--- START OF SELECTED EXTRACT ---

## A Game Score Standard Deviation Model of NCCA Men's Team Scoring.

In this notebook I fit a Game Score Standard Deviation model to the home team margin of victory.
I use the method described in Statistical Sports Models in Excel (Mack, 2019), ported from Mack's Excel model to Python by me.

In [1]:
# import the necessary libraries
import pandas as pd
import numpy as np
import statsmodels.api as sm
from scipy.stats import norm
import warnings
from scipy.optimize import least_squares

In [2]:
# define functions for calculating model error metrics
def sum_squared_error(predictions, targets):
    return sum((predictions - targets) * (predictions - targets))

# coefficient of determination, r-squared; shows percentage variation in y which is explained by all the x variables together
def r_squared(predictions, targets):
    y_mean_line = [np.mean(targets) for y in targets]
    squared_error_regression = sum_squared_error(predictions, targets)
    squared_error_y_mean = sum_squared_error(targets, y_mean_line)
    return 1 - (squared_error_regression / squared_error_y_mean)

# root mean square error
def rmse(predictions, targets):
    return np.sqrt(((predictions-targets)**2).mean())

# mean absolute error
def mae(predictions, targets):
    return abs(predictions - targets).mean()

def brier_score(projected_probabilities, actual_results):
    prob_error_sq = (actual_results - projected_probabilities)**2
    return sum(prob_error_sq) / len(prob_error_sq)

def log_loss(projected_probabilities, actual_results):
    log_error = actual_results*np.log(projected_probabilities) + (1-actual_results)*np.log(1-projected_probabilities)
    return sum(log_error) * -1 / len(log_error)

In [3]:
# create the Game Score Standard Deviation model framework:

class gssd_mov:
    """
        Fits a Game Score Standard Deviation model to the home team margin of victory.
        Uses the method described in Statistical Sports Models in Excel (Mack, 2019).
        Inputs are a 2 separate lists of strings for away and home team names,
        and 2 separate lists of integers for away and home team scores.

--- END OF SELECTED EXTRACT ---
--- START OF EXCERPTED RECORDS ---

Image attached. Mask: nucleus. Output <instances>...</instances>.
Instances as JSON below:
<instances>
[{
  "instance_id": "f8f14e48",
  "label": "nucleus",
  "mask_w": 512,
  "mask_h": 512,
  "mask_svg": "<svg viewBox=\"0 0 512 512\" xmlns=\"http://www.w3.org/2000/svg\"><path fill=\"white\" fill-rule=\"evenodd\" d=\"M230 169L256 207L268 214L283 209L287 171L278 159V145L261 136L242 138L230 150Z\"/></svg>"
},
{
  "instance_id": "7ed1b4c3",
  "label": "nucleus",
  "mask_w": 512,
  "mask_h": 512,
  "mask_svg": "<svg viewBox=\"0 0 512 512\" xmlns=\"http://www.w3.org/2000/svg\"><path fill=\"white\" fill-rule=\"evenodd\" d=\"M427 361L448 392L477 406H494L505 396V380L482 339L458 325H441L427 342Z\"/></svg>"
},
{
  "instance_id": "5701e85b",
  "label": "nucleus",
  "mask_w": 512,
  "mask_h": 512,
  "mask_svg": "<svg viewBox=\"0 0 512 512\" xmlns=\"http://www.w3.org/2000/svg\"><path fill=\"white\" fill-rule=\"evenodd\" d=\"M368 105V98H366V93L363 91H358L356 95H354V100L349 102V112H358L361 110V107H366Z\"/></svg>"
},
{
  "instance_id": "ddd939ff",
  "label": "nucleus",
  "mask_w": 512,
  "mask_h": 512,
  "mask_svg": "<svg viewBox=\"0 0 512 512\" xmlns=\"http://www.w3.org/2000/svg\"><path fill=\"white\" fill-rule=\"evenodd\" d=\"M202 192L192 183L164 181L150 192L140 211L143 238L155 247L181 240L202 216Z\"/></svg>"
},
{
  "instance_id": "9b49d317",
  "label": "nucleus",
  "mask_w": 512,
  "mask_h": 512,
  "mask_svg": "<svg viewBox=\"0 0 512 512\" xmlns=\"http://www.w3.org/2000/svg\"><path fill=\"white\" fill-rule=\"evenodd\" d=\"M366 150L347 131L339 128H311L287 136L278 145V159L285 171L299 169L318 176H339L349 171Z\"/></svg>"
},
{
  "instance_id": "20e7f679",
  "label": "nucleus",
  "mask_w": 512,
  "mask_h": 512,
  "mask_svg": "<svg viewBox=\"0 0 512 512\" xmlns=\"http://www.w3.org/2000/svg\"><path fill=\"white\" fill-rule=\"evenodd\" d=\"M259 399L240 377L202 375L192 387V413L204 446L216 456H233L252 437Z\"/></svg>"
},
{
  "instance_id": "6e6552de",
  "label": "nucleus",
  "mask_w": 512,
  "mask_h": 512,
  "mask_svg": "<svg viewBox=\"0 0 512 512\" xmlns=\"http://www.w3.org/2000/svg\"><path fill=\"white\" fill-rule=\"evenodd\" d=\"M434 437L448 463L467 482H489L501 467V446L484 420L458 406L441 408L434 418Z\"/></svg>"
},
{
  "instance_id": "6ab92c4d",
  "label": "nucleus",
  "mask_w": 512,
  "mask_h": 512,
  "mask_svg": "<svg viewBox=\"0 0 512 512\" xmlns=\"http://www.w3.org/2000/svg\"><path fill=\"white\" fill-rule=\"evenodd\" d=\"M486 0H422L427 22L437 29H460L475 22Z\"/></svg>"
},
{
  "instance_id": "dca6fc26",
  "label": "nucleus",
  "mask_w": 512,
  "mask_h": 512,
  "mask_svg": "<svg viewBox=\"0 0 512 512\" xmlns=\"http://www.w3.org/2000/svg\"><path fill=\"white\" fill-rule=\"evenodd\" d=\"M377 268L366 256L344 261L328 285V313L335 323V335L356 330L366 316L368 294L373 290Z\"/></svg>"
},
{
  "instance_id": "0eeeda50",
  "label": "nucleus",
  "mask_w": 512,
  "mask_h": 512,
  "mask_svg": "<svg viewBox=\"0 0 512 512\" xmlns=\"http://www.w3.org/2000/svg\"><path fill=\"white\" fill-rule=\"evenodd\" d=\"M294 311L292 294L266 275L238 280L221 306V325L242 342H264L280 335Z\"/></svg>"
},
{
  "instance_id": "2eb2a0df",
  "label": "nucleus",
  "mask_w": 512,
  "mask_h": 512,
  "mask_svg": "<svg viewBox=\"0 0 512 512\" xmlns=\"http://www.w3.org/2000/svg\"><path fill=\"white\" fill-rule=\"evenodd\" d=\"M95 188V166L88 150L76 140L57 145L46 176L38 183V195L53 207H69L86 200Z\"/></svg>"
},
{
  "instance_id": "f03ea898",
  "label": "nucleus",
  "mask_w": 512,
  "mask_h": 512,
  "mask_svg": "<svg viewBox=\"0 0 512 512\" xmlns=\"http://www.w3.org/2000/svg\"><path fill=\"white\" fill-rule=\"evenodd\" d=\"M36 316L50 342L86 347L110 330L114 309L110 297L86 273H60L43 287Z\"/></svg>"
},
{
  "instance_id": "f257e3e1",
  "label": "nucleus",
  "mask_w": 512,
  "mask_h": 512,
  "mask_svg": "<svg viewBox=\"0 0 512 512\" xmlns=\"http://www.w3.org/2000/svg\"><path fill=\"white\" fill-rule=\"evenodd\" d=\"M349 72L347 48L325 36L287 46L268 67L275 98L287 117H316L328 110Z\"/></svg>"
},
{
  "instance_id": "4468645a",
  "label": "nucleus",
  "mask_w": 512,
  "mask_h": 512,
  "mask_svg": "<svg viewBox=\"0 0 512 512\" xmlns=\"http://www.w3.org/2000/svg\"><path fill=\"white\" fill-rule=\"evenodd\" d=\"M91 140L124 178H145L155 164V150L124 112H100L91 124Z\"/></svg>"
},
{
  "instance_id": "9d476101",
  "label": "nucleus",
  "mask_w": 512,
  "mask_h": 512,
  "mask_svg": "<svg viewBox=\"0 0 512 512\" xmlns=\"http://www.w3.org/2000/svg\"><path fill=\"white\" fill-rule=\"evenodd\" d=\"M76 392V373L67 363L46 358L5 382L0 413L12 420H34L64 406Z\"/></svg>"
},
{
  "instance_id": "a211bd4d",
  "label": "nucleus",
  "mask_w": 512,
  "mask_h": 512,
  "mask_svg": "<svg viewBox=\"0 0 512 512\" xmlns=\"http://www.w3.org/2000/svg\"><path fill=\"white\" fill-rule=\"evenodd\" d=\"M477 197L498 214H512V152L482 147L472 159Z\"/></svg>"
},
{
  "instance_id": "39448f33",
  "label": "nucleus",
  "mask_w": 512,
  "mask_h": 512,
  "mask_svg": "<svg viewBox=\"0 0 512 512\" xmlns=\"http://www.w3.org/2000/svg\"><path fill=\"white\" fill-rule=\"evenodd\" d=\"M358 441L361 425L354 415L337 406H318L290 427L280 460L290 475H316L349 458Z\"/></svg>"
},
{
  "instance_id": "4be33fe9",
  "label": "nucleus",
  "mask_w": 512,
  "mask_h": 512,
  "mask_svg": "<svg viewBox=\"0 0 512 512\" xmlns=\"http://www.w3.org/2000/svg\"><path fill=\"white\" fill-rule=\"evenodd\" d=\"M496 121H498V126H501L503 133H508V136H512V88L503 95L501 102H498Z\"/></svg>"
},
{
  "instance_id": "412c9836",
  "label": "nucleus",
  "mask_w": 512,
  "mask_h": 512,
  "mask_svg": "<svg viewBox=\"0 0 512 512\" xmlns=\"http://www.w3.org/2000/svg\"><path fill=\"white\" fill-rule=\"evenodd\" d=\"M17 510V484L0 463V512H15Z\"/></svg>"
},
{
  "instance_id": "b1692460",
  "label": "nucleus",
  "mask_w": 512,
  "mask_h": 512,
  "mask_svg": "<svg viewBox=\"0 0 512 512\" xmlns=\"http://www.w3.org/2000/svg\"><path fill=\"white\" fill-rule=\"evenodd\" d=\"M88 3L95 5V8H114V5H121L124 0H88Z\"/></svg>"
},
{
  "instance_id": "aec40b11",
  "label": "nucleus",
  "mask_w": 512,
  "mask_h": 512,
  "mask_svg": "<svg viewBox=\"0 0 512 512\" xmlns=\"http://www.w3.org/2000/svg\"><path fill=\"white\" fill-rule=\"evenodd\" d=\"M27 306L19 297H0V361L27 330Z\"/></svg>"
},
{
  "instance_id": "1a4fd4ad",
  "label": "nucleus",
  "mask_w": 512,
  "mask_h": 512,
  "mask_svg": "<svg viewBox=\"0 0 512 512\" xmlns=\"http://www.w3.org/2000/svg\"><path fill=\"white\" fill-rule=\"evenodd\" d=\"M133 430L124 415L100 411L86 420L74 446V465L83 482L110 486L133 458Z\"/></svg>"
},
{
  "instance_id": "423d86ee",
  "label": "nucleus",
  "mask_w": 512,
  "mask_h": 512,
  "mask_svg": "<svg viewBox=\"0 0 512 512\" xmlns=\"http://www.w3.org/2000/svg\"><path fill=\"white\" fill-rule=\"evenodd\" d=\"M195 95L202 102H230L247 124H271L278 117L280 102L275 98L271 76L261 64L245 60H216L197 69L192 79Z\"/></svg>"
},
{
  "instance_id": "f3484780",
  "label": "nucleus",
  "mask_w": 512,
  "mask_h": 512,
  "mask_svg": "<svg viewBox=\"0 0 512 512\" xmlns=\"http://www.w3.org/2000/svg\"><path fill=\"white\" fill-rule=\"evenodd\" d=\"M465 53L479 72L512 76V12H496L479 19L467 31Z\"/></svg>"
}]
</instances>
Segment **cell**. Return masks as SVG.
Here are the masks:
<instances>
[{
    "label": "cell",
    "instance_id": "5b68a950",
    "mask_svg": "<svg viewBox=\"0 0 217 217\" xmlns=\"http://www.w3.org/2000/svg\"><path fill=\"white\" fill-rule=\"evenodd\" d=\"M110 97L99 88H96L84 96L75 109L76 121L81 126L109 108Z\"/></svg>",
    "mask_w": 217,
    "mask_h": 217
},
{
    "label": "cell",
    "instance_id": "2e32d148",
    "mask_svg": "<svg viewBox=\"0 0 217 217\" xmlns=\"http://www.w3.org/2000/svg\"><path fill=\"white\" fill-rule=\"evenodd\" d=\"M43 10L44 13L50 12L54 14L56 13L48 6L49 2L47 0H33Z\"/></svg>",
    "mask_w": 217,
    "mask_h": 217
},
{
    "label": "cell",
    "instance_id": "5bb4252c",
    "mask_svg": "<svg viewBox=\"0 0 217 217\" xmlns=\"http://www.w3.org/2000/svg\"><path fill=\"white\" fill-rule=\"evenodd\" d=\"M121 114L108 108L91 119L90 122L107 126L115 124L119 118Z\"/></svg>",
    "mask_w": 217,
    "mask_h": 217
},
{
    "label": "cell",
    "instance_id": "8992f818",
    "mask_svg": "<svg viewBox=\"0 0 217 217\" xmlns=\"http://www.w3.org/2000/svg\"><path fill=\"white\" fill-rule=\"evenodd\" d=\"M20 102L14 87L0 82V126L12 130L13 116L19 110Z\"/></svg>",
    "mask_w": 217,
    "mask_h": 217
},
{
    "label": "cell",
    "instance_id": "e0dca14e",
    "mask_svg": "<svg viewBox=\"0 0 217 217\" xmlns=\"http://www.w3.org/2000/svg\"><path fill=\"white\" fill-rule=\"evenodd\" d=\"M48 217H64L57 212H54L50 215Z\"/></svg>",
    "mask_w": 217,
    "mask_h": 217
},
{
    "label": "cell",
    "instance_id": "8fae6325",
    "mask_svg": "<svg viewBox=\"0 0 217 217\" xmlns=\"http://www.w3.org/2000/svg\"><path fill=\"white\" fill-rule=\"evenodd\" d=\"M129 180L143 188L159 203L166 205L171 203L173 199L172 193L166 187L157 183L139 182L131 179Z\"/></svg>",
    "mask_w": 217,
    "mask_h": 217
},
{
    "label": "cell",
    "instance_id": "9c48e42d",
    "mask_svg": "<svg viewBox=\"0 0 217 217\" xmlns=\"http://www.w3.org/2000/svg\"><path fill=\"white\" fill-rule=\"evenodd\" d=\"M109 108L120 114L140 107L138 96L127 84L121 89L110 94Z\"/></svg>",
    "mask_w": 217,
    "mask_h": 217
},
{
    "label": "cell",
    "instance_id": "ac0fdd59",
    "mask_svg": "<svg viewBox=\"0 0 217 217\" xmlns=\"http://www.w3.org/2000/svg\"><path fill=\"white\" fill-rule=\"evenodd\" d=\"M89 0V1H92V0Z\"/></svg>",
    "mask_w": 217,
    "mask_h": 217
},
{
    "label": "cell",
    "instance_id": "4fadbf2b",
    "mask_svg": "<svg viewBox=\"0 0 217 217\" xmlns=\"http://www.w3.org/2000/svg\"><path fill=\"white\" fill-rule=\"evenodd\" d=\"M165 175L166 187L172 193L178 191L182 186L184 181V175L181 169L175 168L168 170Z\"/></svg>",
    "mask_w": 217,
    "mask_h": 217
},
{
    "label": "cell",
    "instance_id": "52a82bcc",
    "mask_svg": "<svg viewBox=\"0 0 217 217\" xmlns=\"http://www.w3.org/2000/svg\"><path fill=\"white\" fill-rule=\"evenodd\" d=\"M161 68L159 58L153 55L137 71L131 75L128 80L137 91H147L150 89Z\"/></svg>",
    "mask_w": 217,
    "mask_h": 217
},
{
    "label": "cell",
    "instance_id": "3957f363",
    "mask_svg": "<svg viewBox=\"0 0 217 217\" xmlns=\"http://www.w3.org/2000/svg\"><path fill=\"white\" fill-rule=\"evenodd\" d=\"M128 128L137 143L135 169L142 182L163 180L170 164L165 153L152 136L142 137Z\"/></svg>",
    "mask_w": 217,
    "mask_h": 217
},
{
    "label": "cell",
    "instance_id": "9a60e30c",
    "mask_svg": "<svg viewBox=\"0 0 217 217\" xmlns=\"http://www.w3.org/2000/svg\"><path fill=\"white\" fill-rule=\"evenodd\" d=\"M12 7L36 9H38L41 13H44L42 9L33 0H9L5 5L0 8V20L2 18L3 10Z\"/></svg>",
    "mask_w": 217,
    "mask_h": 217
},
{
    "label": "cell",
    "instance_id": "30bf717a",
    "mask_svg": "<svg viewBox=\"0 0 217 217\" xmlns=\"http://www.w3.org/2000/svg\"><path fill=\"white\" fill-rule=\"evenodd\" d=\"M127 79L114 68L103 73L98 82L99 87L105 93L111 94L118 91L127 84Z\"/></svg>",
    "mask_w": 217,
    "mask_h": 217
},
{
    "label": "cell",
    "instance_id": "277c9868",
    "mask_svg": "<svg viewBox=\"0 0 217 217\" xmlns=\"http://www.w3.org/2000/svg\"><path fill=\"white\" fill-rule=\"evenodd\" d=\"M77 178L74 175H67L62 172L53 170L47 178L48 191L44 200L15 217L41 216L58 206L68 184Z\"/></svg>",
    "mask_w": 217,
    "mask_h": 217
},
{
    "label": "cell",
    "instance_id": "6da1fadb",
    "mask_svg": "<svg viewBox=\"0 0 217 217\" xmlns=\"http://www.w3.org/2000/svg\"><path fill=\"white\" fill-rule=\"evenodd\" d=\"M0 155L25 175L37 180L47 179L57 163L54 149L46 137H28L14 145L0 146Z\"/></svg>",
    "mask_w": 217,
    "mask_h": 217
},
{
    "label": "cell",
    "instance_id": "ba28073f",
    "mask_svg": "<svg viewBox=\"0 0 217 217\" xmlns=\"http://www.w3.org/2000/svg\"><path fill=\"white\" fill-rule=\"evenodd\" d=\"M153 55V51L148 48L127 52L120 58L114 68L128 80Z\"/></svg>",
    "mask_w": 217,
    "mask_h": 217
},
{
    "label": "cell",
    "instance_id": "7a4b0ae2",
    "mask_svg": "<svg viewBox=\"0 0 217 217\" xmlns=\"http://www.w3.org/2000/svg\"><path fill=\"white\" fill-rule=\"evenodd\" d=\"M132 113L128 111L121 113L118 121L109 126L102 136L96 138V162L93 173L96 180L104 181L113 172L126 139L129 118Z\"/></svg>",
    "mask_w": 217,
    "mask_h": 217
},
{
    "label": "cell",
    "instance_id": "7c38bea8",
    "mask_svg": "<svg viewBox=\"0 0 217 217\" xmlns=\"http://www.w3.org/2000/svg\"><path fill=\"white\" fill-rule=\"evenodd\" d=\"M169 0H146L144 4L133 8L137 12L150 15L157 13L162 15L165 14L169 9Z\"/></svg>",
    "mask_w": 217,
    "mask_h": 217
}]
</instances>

--- END OF EXCERPTED RECORDS ---

- _GIVEN TASK 1_
Using the notebook on the Game Score Standard Deviation model, explain what the r_squared function measures and how it arrives at its value.
- _GIVEN TASK 2_
Pick up the notebook on the Game Score Standard Deviation model where it ends and keep writing it.

- _EXERCISE RESULT 1_
It gives the coefficient of determination, which shows what share of the variation in y is explained by all the x variables together. It computes this as one minus the squared error of the predictions divided by the squared error of the targets around their mean.

- _EXERCISE RESULT 2_
        Briefly, 4 statistics are calculated for each team:
        (average points for home, average points against home, 
        average points for away, average points against away)
        Then an Ordinary Least Squares minimization is used to calculate the coefficients.
        The points stats are stored in .points_df, and the optimized coefficients stored as
        .opt_intercept, .opt_pfh, .opt_pah, .opt_pfa, .opt_paa.
        
        Based on those stats and coefficients, the model predicts a home margin of victory with .predict_raw()
        The next steps described in SSME are 
        i: run a linear regression to map the model predictions to actual mov, .predict_mov()
        ii: input the regression estimated spread into the cumulative density function of the 
            normal distribution to get the estimated home team win percentage, .predict_proba_()
        Both these steps are performed inside this module, but it is recommended that you use the 
        .predict_raw() method to get the GSSD model's pure prediction, and then run your own linear
        regression on that to see a full regression summary output, as well as for use in an ensemble.
    """
    def fit(self, away_teams, home_teams, away_scores, home_scores):
        self.a_teams = sorted(list(set(away_teams))) # list of unique away team names, sorted alphabetically
        self.h_teams = sorted(list(set(home_teams))) # list of unique home team names, sorted alphabetically
        if self.a_teams == self.h_teams:
            teams = set(self.a_teams+self.h_teams)
            self.teams = sorted(list(teams))
        else:
            warnings.warn(f'''The list of away teams does not match the list of home teams:
                          {len(self.a_teams)} unique away team names found.
                          {len(self.h_teams)} unique home team names found.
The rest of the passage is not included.